Apple, Meta and Discord handed over user data to hackers pretending to be law enforcement officers. According to a Bloomberg report, the slip-up occurred in mid-2021 with three companies providing information such as customer addresses, phone numbers and IP addresses in response to ’emergency data requests’.
Under normal circumstances, law enforcement agencies in the US are required to provide a search warrant or subpoena signed by a judge to request information from tech companies. However, emergency requests do not require a court order. Emergency data requests or EDRs bypass this mechanism and they allow authorities to request data from social media companies and other tech firms. However, EDR is requested only in life threatening situations.
But now hackers posing as law enforcement officers are sending fake EDRs to tech companies. Krebs on Security notes That some hackers have discovered that there is no easy way for the company receiving the EDR to determine whether it is legitimate or not. And so, hackers are using their illegal access to police email systems to create a ‘fake EDR’ as well as a confirmation that, unless the requested data is provided immediately, innocent people There will be a lot of damage or he may die. The report also said that some hackers are selling access to government emails online with the aim of targeting social platforms with fake EDRs.
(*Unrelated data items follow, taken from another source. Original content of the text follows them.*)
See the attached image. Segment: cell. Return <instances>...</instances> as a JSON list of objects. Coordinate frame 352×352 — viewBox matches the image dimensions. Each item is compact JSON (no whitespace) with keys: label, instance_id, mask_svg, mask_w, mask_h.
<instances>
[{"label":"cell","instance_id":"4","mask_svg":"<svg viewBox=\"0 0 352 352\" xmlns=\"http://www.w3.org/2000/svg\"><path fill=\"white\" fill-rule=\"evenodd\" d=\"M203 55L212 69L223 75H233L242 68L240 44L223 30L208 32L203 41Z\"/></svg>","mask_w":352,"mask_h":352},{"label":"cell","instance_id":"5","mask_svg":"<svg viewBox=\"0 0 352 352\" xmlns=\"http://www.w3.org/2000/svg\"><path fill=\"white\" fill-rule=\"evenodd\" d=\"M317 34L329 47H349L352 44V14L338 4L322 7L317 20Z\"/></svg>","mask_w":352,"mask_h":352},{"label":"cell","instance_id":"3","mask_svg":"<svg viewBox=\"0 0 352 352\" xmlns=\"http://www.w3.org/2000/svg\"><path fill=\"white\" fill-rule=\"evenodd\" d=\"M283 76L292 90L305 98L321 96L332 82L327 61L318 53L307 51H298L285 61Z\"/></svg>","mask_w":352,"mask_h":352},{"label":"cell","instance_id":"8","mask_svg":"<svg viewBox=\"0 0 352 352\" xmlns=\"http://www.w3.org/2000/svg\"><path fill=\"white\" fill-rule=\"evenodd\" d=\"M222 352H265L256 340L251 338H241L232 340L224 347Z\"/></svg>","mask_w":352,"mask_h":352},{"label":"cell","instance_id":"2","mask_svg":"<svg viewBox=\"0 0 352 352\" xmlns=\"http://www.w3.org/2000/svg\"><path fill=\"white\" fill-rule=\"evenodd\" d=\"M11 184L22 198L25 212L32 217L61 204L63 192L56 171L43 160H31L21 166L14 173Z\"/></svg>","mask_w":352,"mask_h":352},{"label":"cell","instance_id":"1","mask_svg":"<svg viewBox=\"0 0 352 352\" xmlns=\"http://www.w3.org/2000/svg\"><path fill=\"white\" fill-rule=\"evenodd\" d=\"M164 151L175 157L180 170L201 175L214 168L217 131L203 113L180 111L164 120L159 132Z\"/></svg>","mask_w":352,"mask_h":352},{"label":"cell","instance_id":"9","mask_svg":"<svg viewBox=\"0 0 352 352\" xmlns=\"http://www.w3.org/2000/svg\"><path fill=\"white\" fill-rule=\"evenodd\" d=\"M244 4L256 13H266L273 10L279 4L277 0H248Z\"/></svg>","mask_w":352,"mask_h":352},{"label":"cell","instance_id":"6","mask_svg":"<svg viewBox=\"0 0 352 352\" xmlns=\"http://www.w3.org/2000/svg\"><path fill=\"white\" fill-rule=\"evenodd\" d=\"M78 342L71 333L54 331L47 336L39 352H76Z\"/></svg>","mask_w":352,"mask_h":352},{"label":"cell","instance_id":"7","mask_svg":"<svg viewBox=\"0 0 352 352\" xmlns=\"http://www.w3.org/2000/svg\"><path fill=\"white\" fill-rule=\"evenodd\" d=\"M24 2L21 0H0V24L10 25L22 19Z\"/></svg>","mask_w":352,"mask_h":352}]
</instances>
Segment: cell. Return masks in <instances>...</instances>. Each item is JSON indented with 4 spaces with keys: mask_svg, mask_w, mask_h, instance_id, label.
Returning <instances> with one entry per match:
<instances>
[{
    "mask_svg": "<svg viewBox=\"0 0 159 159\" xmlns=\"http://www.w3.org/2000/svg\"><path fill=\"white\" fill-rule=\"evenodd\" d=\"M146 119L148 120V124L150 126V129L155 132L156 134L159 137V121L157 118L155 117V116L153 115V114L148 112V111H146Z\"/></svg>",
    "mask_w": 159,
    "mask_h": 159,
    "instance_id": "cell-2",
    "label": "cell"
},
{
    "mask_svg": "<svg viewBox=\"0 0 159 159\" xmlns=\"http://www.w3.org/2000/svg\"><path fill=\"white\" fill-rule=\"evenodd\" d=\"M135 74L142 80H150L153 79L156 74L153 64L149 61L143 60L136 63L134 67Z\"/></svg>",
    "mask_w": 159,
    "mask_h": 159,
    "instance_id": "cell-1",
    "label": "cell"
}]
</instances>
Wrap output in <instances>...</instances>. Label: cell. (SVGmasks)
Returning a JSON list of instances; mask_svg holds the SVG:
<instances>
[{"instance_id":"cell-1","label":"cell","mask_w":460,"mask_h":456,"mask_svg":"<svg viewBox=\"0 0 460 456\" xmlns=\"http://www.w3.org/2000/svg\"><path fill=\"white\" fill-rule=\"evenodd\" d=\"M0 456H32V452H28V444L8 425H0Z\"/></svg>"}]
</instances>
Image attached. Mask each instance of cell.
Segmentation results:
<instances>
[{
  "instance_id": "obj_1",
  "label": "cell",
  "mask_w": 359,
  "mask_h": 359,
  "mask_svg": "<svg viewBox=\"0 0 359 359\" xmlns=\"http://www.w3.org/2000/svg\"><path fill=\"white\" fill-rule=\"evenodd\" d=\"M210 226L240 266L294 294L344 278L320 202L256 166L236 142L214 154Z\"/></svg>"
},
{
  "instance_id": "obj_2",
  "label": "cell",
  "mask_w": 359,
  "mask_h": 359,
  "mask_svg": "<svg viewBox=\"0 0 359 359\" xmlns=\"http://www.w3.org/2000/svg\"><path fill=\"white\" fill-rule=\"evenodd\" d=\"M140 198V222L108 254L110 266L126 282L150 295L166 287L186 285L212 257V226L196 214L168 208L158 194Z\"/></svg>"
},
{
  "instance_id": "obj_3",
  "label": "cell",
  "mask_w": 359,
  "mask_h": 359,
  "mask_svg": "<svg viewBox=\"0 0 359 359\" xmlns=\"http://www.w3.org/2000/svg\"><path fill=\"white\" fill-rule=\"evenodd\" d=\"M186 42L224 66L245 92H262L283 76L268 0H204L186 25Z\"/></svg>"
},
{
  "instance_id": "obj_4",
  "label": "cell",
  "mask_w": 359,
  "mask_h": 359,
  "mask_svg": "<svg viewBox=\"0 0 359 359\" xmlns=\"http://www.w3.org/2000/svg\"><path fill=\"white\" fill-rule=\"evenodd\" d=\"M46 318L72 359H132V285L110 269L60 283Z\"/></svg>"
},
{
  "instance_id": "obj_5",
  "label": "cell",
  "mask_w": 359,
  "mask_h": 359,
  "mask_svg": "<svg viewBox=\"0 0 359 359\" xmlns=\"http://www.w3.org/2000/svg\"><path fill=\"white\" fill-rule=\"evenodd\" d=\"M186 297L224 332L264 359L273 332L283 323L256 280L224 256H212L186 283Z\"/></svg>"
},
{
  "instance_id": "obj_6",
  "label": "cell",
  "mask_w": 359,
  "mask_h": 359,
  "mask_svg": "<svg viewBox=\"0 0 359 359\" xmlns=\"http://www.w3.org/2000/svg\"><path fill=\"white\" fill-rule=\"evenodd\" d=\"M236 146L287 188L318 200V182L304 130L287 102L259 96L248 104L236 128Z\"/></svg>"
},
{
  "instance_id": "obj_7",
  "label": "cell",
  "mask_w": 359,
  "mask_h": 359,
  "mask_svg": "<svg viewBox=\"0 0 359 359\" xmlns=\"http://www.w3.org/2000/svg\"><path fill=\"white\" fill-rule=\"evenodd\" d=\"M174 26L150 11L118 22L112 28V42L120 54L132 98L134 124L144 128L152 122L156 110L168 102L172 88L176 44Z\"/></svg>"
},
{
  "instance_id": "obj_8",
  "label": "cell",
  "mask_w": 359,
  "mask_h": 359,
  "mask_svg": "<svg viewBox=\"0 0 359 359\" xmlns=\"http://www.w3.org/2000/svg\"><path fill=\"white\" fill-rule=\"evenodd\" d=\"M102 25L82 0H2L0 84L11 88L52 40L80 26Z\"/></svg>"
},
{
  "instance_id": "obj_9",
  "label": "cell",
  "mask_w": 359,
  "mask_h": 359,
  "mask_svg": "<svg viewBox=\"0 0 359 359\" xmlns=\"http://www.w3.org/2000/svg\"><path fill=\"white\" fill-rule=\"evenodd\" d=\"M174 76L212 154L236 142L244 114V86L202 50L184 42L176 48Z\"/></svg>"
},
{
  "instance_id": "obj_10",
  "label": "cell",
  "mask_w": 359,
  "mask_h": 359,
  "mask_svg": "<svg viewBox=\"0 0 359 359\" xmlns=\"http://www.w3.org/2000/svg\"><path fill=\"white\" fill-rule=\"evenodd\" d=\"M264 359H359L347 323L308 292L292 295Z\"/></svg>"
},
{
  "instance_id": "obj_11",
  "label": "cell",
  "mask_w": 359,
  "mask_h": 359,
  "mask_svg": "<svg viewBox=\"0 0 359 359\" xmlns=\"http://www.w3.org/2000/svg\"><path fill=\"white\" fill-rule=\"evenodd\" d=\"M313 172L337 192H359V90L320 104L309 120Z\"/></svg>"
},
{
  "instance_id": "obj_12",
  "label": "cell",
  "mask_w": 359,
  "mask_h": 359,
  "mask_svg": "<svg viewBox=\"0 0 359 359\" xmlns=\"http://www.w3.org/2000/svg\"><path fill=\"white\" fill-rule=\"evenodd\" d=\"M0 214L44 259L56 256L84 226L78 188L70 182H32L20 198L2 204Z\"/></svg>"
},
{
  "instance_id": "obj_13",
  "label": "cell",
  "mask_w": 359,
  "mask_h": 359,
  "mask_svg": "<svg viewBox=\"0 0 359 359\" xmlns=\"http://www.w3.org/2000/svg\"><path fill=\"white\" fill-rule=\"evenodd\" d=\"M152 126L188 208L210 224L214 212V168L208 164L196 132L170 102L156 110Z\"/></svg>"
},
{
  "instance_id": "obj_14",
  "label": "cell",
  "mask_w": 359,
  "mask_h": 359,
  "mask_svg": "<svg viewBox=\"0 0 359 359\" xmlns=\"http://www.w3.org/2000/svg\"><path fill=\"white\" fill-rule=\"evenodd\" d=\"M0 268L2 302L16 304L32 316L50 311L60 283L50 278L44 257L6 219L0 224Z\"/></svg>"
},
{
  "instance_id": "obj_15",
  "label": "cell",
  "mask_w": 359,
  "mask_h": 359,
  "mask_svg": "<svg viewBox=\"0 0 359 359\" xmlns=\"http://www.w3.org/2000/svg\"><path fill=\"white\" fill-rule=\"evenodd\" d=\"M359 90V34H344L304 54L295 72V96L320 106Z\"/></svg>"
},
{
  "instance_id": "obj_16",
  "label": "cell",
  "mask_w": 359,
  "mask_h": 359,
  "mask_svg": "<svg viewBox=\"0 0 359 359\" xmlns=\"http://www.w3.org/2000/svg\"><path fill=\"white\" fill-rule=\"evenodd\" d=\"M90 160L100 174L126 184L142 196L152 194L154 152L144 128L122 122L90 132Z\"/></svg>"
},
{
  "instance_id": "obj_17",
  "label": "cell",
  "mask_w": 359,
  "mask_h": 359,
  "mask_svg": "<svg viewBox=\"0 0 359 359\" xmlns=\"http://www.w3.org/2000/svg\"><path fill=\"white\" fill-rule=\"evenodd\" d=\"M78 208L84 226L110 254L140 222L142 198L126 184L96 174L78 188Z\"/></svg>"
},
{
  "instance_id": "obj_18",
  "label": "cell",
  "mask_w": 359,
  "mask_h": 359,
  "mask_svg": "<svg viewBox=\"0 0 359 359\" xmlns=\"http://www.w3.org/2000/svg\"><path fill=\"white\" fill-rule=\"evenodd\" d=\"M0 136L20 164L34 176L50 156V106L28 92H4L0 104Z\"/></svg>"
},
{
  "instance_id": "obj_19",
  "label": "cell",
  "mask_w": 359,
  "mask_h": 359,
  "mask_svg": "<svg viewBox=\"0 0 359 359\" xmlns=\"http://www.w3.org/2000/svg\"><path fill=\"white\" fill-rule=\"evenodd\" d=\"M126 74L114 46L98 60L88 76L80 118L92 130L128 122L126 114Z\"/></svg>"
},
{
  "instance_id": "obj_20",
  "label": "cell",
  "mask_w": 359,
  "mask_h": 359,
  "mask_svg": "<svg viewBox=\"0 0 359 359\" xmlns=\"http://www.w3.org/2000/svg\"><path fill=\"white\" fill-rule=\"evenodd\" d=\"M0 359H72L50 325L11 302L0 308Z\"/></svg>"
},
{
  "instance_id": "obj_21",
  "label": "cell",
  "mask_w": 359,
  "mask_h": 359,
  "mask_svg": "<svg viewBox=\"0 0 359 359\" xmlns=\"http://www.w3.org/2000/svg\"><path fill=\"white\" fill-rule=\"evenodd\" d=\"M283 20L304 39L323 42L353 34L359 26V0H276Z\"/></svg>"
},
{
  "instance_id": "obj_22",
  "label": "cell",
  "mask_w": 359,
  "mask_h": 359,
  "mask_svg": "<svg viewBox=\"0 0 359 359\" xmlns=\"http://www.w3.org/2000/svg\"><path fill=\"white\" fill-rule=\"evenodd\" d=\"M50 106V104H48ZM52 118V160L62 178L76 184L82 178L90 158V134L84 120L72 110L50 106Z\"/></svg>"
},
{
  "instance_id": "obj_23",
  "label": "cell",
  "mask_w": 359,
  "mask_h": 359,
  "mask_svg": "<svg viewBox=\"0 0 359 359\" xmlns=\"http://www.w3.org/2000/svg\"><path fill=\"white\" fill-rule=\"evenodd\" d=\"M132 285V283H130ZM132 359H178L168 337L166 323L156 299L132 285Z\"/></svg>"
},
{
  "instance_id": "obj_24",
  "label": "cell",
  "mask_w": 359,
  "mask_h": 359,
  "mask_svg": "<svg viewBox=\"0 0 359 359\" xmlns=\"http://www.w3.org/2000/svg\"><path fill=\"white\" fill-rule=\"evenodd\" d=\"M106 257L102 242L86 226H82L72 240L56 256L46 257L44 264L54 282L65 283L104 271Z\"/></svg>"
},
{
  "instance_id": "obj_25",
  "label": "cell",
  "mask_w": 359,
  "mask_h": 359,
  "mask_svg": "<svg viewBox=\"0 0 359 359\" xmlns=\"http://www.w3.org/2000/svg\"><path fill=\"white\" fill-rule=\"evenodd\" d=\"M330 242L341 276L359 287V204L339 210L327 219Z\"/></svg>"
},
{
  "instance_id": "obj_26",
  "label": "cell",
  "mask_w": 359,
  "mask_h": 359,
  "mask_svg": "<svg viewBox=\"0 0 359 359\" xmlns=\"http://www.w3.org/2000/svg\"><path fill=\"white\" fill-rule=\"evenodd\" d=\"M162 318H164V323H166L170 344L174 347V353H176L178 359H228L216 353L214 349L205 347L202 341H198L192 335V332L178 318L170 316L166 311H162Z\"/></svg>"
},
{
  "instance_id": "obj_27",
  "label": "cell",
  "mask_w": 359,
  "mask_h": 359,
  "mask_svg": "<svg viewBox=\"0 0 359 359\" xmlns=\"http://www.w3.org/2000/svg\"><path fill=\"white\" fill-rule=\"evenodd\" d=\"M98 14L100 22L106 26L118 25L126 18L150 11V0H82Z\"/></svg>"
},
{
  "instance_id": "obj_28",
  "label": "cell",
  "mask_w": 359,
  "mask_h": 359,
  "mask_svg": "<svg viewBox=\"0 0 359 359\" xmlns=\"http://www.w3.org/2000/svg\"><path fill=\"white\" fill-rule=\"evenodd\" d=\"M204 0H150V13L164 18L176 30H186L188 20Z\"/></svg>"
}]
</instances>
The security firm suspects teenagers to be behind the attacks. Krebs says teen hacker groups like Lapsus$ and Recursion Team are behind the majority of these fake EDRs. The publication quoted several security researchers as saying that the leader of Lapsus$, a hacker named ‘White’, was also a founding member of a cybercriminal group called the Recursion Team. The group specialized in SIM swapping fraud and ‘swatting’ attacks, in which hackers use fake bomb threats, hostage situations and other violent scenarios to trick police officers into visiting potentially harmful websites, resulting in their credentials being compromised. goes. These compromised credentials are sometimes sold on the dark web and in other cases they are used to send fake EDRs to companies.
UK police have arrested seven teenagers in the UK in connection with the Lapsus$ attacks on Microsoft, Nvidia, Samsung, Ubisoft and Okta.
Notably, Apple, Meta and Discord are not the only companies that have received fake EDRs. A Bloomberg report states that Snap has also received a fake EDR from the same hackers. But it is unknown whether the company provided data in response.
Responding to the matter, Meta said it did its due diligence in validating such requests. “We prevent requests from known compromised accounts and work with law enforcement to respond to incidents involving suspected fraud requests, as we have done in this case,” it told the publication.
“If a government or law enforcement agency solicits customer data in response to an emergency government and law enforcement information request, the government supervisor or law enforcement agent who submitted the emergency government and law enforcement information request may be contacted and may be asked to confirm that the emergency request was valid,” Apple says in its guidelines.
Apple, Meta gave user data to hackers pretending to be police officers, first appeared on BGR India.